Composites were also successfully synthesized with insulin-capped gold nanoparticles and characterized using AFM, NR and XRR, yielding very different results than composites prepared with citrate-capped gold nanoparticles. Although some further improvement would be advisable before undertaking the systematic study of the dynamics of these samples with REDLS, they showed already to be very promising candidates on their preliminary experiments, with a significant increase on the intensity of their signal. Among other strategies, this further improvement could be achieved through the synthesis of nanoparticles with a narrower size distribution, or synthesizing the polymer brushes directly onto a gold substrate through an alternative procedure that initiates these surfaces for polymerization.

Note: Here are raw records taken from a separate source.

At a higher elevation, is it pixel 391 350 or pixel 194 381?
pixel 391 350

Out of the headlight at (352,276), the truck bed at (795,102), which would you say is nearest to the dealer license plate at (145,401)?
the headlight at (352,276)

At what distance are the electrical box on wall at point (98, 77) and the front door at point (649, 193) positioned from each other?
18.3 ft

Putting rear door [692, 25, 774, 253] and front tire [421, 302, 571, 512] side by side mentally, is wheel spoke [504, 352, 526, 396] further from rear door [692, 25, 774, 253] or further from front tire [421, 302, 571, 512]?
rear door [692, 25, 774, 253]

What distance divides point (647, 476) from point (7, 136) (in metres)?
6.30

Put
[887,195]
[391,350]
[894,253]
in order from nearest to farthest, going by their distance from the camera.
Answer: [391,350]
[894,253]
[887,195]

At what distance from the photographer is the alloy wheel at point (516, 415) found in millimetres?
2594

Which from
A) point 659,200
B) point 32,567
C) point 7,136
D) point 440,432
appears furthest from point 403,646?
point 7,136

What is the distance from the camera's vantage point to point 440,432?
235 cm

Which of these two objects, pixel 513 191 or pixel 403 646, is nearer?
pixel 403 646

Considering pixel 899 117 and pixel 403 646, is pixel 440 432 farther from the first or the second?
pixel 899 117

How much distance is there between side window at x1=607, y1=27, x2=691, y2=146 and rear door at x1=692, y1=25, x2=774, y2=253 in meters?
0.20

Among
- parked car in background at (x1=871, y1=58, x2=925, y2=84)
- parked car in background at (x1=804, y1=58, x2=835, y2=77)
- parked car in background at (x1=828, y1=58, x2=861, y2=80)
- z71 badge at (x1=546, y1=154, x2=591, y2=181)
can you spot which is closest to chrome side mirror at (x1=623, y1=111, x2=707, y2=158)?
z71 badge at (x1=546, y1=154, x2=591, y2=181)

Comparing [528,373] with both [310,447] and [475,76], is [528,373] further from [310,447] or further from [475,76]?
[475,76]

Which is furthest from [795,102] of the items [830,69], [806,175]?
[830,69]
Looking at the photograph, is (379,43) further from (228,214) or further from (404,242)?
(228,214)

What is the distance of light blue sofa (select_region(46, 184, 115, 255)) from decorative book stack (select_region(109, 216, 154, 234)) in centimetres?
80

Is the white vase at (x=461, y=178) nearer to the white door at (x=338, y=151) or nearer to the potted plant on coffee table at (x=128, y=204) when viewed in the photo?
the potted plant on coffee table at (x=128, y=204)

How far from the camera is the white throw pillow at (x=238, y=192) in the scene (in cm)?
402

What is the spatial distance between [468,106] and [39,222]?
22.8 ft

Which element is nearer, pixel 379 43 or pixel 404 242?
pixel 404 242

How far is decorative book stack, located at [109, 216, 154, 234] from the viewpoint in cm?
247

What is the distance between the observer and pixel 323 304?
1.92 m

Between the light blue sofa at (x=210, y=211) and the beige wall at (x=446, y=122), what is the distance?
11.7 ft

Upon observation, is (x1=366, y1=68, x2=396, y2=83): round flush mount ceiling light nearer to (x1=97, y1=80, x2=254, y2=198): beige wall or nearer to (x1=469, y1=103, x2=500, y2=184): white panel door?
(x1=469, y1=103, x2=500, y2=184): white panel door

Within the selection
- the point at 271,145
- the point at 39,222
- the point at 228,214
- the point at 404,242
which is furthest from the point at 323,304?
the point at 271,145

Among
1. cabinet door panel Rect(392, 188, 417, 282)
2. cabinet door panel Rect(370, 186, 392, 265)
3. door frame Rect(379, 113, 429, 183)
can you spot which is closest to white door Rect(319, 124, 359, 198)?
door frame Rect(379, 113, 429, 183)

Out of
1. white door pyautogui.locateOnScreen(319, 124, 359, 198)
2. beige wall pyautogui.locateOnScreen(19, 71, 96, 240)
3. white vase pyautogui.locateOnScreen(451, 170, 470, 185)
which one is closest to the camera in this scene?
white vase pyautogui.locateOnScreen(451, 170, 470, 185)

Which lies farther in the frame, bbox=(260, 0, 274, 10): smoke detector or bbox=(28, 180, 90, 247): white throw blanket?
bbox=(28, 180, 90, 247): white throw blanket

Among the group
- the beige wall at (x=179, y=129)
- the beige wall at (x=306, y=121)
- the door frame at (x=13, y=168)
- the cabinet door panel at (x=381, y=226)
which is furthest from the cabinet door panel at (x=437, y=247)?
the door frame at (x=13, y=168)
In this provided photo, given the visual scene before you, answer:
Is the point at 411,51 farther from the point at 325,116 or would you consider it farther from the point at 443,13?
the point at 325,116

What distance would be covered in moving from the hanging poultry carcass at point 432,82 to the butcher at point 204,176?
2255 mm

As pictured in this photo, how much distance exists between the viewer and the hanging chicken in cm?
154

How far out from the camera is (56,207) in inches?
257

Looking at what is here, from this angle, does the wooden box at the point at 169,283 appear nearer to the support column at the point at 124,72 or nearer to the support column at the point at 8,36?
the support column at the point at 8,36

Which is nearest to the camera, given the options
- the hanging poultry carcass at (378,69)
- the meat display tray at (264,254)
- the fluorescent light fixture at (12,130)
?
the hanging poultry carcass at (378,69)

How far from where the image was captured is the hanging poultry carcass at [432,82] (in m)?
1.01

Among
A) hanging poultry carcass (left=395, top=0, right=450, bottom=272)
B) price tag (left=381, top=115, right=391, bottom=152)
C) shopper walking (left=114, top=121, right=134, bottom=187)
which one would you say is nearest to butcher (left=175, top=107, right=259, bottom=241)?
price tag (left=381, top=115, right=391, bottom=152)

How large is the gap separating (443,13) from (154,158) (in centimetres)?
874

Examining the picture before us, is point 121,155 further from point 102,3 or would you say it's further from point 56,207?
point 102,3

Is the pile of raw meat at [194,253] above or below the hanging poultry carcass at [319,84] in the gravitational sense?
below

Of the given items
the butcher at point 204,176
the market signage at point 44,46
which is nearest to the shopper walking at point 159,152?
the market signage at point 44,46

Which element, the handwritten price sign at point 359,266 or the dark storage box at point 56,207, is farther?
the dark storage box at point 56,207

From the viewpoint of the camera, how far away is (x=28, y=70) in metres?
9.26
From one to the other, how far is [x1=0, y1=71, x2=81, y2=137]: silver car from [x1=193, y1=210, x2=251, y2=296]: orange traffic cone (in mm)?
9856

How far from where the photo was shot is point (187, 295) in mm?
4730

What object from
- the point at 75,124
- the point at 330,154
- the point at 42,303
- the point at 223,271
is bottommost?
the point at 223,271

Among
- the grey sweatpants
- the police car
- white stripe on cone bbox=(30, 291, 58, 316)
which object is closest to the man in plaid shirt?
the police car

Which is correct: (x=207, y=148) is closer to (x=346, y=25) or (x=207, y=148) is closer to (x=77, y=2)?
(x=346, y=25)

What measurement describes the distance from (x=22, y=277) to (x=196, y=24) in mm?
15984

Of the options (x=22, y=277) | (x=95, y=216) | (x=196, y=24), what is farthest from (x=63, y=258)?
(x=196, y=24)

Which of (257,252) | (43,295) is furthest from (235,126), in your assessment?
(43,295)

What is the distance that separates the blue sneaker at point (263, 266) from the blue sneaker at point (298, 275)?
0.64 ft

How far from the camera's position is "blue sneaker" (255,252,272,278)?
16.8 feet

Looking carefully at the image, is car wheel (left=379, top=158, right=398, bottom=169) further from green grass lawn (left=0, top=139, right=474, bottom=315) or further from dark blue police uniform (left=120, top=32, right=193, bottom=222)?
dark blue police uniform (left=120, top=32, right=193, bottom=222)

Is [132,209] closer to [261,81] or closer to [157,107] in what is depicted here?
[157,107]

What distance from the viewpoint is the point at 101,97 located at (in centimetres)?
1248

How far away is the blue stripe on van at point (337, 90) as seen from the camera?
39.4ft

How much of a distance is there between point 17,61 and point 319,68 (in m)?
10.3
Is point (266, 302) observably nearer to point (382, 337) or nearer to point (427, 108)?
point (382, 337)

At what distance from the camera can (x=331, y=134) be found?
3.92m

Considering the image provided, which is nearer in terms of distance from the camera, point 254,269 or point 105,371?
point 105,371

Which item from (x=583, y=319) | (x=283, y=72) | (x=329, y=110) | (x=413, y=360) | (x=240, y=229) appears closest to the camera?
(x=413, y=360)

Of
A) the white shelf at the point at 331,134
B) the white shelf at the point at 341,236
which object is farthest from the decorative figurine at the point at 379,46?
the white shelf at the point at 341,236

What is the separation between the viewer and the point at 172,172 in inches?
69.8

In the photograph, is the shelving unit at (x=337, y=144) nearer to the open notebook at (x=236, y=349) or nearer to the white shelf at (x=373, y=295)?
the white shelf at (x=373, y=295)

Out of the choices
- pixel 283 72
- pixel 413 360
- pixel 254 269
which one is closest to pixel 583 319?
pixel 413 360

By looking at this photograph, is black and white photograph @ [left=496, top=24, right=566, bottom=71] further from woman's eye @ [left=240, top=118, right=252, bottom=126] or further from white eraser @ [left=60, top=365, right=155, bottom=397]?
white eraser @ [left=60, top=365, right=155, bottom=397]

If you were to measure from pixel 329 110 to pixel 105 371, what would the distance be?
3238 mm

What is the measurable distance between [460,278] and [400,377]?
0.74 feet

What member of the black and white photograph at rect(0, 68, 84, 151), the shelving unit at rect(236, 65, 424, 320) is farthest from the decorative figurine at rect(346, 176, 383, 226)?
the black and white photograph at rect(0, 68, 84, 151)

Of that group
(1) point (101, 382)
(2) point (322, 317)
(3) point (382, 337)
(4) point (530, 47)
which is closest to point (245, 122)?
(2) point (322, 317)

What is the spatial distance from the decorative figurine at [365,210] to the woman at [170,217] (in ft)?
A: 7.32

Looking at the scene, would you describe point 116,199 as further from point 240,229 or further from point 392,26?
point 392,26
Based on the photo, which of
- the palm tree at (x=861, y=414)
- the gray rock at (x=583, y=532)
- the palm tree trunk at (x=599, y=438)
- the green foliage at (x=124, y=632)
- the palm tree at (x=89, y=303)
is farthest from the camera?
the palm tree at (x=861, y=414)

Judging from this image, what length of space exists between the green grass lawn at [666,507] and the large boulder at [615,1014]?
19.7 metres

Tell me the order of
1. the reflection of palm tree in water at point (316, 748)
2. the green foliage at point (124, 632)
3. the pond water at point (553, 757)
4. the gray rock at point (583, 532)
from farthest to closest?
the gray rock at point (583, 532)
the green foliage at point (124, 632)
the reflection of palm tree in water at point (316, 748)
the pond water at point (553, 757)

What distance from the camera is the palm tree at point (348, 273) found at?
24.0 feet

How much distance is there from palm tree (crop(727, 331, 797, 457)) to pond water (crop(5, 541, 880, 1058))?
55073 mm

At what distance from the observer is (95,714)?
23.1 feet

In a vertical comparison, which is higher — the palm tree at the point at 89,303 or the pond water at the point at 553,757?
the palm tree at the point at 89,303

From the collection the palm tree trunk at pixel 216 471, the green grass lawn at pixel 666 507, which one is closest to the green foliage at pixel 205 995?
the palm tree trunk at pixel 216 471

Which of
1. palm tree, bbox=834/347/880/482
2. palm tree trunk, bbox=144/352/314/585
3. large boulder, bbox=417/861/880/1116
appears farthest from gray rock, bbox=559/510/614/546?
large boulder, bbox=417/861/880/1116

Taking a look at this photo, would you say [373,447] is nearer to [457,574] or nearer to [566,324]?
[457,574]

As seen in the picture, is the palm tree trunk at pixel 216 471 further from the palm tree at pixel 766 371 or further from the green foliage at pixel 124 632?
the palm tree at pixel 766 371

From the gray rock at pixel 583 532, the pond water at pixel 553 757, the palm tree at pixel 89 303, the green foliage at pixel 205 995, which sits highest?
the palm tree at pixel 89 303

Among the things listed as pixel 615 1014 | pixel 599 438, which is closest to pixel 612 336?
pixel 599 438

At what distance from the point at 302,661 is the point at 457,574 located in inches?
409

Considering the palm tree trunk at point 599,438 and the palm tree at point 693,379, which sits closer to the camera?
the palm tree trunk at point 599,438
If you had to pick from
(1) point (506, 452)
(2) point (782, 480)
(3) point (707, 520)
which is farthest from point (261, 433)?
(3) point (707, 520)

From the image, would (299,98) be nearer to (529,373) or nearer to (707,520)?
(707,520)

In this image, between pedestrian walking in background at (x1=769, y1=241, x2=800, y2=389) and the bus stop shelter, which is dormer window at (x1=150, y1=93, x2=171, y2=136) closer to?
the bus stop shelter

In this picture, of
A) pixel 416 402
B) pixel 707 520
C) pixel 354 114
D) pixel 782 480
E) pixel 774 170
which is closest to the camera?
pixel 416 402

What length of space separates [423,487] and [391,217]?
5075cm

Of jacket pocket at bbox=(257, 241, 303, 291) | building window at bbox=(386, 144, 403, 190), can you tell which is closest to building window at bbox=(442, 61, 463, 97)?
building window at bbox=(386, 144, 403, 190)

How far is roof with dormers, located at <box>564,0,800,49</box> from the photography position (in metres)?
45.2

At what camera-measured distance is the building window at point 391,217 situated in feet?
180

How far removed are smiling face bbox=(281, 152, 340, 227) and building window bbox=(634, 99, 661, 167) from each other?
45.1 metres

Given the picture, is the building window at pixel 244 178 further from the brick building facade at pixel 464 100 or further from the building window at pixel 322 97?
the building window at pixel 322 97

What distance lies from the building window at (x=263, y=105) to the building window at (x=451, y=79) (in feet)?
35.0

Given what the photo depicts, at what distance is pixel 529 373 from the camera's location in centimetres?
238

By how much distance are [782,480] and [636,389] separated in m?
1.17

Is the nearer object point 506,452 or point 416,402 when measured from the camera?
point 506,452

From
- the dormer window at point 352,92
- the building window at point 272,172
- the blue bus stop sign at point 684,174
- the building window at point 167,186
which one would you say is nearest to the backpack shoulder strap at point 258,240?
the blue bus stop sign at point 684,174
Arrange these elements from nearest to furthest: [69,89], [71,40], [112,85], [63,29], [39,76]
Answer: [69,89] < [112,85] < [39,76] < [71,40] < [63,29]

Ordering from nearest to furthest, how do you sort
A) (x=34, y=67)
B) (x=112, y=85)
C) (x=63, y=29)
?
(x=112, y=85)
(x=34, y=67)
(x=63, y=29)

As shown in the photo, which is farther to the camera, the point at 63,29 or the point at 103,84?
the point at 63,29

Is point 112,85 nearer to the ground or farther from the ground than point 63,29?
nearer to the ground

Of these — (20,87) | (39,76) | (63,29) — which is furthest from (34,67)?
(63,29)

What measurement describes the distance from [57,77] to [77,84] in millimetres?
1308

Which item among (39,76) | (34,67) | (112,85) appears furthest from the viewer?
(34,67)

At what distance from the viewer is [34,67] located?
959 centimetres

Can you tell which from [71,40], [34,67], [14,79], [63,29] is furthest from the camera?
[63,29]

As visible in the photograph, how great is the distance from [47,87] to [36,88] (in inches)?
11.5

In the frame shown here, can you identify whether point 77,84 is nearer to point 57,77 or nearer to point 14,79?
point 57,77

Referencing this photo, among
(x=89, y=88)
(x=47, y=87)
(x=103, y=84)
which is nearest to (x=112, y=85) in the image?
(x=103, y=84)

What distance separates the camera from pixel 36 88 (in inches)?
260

This work has allowed to successfully overcome many of the challenging obstacles that had prevented REDLS dynamics measurements of polymer brush-nanoparticle composites until now, and hence has opened the door to perform such measurements systematically as a function of geometrical parameters, which will help understand the interactions between nanoparticles and polymer brushes and optimize their design for all kinds of future applications.